## Text
>>>>

Alfred Flechtheim & Otto Dix

During the 1920s, Alfred Flechtheim established himself as the foremost dealer of modern art in Germany, specializing in the French avant-garde as well as Germany Expressionism. Legendary parties in Flechtheim's gallery overflowed with the glitterati of the new Berlin.

When Nazis came to power in 1933, he was persecuted and his business attacked, both as a Jew and for his favoring of modern artists described as degenerate (‘Entartete Kunst’) by Hitler. His gallery was confiscated and his private collection was sold off. He fled to Paris and then to London. He wrote to Alfred Barr of the Museum of Modern Art in New York, informing him that, ‘I lost all my money and all my pictures.’

In March, 1937, Flechtheim slipped on ice and developed sepsis after puncturing his leg on a rusty nail in his hospital bed. He died at the age of 57. Tragically his wife chose in 1941 to return to Berlin to look after her aging parents. She killed herself after being ordered for deportation to the Concentration camps.

In 1937, Flechtheim’s Semitic features appeared on the poster for the Denerate Art show curated by the Nazis. The exhibition denounced modern art as the work of the insane and the corrupted and supposedly part of a Jewish-Bolshevist conspiracy to pollute the German people.

Interestingly Otto Dix had a sanguine view of Flechtheim according to his catalogue raisonne’ : “In his unflattering, uncommissioned work by Dix, he is surrounded by Cubist works. To Dix, he’s little more than a salesman in a cheap suit hawking foreign merchandise for the local bourgeoisie.”

<<<<

## Your task
Copy the Flechtheim text starting with "During the 1920s, Alfred" and going on through "the new Berlin.", changing "glitterati" to "celebrities". Nothing in the records is needed here.

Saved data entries
>>>>

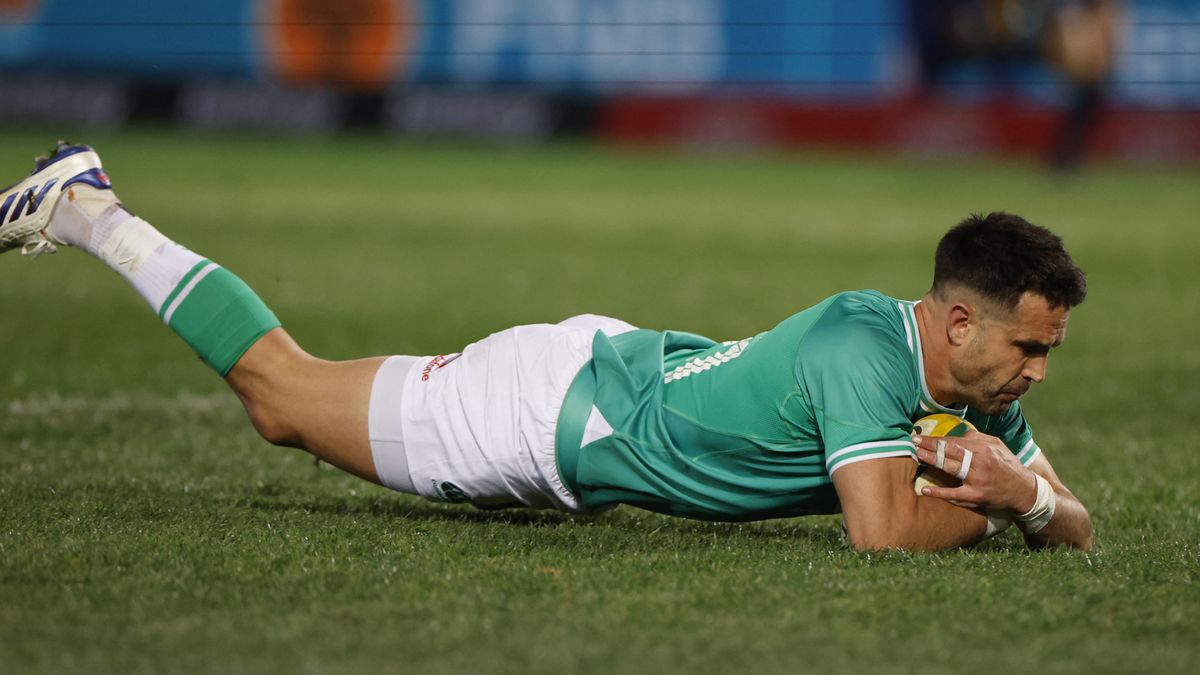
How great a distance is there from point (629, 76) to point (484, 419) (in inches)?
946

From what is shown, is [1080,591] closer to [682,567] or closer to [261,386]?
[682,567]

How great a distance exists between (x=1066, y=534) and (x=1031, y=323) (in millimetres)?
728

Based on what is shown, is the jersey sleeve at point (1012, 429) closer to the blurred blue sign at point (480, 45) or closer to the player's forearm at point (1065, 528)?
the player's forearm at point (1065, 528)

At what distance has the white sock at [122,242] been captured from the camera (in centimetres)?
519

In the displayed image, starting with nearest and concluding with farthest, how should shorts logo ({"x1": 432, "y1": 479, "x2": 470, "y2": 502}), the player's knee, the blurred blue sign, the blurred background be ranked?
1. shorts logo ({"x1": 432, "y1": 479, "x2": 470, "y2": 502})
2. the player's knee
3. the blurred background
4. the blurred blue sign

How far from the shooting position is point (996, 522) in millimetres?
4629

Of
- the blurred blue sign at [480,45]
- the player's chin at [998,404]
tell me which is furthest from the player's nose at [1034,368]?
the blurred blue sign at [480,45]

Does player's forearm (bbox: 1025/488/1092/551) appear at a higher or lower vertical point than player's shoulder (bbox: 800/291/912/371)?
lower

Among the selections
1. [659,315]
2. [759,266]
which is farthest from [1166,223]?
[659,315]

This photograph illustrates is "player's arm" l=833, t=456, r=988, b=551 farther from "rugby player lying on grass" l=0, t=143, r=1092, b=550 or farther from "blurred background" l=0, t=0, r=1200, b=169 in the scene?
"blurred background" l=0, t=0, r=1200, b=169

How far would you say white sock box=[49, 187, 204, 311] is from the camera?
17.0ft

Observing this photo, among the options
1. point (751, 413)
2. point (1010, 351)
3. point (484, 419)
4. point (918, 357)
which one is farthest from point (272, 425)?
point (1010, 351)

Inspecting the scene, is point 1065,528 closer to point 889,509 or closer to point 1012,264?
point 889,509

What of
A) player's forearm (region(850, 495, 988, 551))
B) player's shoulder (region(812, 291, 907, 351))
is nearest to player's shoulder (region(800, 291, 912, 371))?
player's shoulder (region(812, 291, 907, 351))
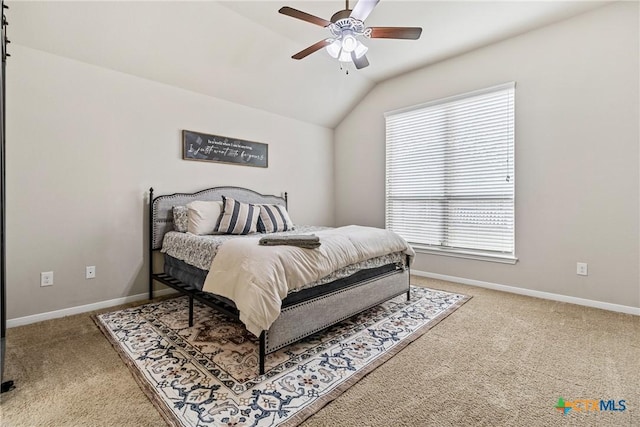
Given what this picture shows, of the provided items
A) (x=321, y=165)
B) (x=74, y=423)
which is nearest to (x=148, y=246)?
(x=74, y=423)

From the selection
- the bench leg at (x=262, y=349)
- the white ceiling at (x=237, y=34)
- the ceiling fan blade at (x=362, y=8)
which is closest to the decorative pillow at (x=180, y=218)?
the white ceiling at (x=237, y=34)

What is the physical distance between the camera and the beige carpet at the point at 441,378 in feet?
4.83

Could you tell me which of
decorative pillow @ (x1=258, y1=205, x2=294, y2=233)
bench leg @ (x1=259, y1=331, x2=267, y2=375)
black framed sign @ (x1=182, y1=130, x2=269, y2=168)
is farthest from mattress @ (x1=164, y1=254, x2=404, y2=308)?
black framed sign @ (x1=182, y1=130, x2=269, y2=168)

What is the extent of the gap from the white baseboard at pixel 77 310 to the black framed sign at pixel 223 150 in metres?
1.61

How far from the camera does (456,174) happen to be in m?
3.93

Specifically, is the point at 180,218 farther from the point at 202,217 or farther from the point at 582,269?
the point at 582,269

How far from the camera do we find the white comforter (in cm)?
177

<<<<
>>>>

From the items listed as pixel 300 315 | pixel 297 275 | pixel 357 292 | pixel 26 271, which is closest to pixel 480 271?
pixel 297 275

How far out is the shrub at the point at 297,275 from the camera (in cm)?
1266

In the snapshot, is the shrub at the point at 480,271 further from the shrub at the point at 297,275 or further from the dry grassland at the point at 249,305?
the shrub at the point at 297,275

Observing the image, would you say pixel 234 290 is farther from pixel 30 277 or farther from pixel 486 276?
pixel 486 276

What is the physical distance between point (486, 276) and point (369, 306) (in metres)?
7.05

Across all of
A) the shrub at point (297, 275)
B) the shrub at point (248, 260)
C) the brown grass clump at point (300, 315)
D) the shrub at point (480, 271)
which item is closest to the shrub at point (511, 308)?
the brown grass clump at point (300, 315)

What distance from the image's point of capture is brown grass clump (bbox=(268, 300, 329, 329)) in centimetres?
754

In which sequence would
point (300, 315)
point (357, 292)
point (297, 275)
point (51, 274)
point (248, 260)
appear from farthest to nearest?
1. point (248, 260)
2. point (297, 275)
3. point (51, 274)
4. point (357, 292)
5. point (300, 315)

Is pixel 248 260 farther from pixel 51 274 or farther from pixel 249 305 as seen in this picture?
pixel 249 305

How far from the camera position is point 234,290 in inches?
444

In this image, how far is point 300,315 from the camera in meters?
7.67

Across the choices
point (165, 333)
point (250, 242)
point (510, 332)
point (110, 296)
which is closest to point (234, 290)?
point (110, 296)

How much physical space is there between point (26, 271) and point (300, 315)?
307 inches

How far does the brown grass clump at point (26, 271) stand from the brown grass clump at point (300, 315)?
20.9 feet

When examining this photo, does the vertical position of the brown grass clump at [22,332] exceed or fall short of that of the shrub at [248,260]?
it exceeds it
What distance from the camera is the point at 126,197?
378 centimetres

<<<<

## Problem solution
During the 1920s, Alfred Flechtheim established himself as the foremost dealer of modern art in Germany, specializing in the French avant-garde as well as Germany Expressionism. Legendary parties in Flechtheim's gallery overflowed with the celebrities of the new Berlin.